**Objective**
Convert into a JSON list of strings the lines from the one containing "Considering height alone, is" through the end of the lines, both ends included, with one string per line and blank lines left out.

○ ○ ○ ○

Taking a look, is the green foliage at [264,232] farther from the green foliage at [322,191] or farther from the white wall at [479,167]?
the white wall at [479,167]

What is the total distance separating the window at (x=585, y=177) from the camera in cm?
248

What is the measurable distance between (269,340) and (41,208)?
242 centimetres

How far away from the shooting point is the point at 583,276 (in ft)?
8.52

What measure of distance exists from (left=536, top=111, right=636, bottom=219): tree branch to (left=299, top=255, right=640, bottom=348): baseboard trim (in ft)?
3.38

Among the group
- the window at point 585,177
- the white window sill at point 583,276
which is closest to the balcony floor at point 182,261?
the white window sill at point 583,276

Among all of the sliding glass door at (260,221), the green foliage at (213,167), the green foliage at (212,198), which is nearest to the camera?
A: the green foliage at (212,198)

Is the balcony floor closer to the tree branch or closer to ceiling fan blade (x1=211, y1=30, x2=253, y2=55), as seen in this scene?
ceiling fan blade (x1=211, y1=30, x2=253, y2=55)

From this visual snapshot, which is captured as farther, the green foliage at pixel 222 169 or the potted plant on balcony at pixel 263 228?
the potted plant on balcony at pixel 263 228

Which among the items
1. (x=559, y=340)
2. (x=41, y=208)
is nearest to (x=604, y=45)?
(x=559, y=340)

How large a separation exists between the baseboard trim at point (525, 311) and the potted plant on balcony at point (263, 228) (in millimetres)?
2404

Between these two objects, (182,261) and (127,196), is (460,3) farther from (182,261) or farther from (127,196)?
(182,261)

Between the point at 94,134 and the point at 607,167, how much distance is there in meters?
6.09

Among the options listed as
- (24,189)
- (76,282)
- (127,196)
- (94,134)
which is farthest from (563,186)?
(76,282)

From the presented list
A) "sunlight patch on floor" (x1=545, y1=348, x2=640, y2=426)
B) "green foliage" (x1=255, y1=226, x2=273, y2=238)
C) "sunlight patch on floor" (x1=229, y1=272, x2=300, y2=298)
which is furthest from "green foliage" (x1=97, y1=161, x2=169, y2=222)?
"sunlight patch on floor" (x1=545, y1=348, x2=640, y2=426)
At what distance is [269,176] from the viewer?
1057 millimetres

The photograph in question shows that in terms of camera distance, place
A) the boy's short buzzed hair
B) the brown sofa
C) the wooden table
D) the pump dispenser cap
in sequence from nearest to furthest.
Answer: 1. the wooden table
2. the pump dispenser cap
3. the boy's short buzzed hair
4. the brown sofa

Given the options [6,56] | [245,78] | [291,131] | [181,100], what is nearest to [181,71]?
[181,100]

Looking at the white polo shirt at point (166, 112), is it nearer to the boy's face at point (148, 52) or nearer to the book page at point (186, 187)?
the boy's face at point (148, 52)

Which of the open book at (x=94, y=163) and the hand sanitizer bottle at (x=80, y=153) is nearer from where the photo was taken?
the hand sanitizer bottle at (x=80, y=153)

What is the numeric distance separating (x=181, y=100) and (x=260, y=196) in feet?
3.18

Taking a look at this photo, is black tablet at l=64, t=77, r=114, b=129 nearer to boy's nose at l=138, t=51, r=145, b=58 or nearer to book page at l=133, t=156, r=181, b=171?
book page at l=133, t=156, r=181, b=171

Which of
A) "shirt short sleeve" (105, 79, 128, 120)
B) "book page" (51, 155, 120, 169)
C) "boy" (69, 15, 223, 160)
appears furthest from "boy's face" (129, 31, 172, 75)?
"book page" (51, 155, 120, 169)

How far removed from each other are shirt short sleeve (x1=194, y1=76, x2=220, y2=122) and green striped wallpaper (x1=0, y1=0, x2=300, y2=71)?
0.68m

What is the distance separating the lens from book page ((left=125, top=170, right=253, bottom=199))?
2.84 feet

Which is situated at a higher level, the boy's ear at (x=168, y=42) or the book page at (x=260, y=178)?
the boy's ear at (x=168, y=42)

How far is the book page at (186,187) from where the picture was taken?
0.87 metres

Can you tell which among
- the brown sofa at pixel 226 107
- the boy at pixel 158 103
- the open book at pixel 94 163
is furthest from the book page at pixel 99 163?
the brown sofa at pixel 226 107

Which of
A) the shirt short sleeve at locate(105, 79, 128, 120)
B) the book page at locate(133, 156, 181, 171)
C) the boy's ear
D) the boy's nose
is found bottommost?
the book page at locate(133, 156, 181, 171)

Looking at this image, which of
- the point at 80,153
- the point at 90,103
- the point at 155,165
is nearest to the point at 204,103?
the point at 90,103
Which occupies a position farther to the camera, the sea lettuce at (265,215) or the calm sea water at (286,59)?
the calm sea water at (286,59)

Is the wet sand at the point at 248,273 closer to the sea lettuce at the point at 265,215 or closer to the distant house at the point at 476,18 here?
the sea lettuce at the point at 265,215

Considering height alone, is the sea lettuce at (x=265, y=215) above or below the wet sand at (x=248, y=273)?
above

○ ○ ○ ○

**The answer**
[
  "Considering height alone, is the sea lettuce at (x=265, y=215) above or below the wet sand at (x=248, y=273)?",
  "above"
]